Aim: Please copy out the rows from the line containing "How far away is" through the last row, both ends included, and reproduce them unchanged.

-- Start of Stored records --

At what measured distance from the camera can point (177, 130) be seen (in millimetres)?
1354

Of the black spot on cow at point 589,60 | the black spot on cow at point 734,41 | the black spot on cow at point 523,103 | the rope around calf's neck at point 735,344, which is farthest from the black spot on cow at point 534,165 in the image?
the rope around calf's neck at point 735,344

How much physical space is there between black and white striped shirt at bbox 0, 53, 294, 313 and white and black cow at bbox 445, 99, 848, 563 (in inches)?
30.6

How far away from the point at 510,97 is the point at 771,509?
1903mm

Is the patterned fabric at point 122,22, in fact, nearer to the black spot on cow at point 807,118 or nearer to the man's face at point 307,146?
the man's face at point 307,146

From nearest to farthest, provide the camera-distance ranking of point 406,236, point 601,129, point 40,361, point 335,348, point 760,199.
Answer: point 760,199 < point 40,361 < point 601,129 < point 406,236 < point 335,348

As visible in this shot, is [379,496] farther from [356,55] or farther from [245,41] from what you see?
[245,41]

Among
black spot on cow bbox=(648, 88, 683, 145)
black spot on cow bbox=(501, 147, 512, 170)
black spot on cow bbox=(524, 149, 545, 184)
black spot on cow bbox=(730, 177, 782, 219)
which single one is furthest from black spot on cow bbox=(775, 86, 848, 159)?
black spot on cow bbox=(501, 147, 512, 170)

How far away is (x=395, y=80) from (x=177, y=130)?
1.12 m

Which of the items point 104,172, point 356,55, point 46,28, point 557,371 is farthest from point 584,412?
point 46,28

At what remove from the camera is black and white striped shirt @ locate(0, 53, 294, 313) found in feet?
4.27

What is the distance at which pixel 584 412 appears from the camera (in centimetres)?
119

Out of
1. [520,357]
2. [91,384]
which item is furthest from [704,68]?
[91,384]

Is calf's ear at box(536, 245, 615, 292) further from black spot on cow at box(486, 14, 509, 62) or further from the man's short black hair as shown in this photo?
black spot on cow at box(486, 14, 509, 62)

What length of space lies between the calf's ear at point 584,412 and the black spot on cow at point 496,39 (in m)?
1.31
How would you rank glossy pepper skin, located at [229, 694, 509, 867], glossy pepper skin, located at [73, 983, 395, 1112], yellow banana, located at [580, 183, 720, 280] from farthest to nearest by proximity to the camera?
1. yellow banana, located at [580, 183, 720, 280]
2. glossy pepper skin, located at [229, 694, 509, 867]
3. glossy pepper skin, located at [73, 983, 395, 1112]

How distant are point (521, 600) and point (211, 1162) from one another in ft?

-- End of Stored records --

Task response:
How far away is (x=395, y=80) from (x=177, y=130)?
1.12 m

Which of the items point 104,172, point 356,55, point 46,28, point 557,371 is farthest from point 584,412?
point 46,28

At what remove from the camera is black and white striped shirt @ locate(0, 53, 294, 313) found in feet?
4.27

What is the distance at which pixel 584 412 appears from the camera (in centimetres)?
119

Out of
1. [520,357]
2. [91,384]
which item is furthest from [704,68]?
[91,384]

Is calf's ear at box(536, 245, 615, 292) further from black spot on cow at box(486, 14, 509, 62) or further from the man's short black hair as shown in this photo?
black spot on cow at box(486, 14, 509, 62)

What length of space lies between the calf's ear at point 584,412 and the black spot on cow at point 496,39 (in m)?
1.31
How would you rank glossy pepper skin, located at [229, 694, 509, 867], glossy pepper skin, located at [73, 983, 395, 1112], yellow banana, located at [580, 183, 720, 280] from farthest to nearest by proximity to the camera?
1. yellow banana, located at [580, 183, 720, 280]
2. glossy pepper skin, located at [229, 694, 509, 867]
3. glossy pepper skin, located at [73, 983, 395, 1112]

How distant are point (521, 600) and point (211, 1162) from one another in ft?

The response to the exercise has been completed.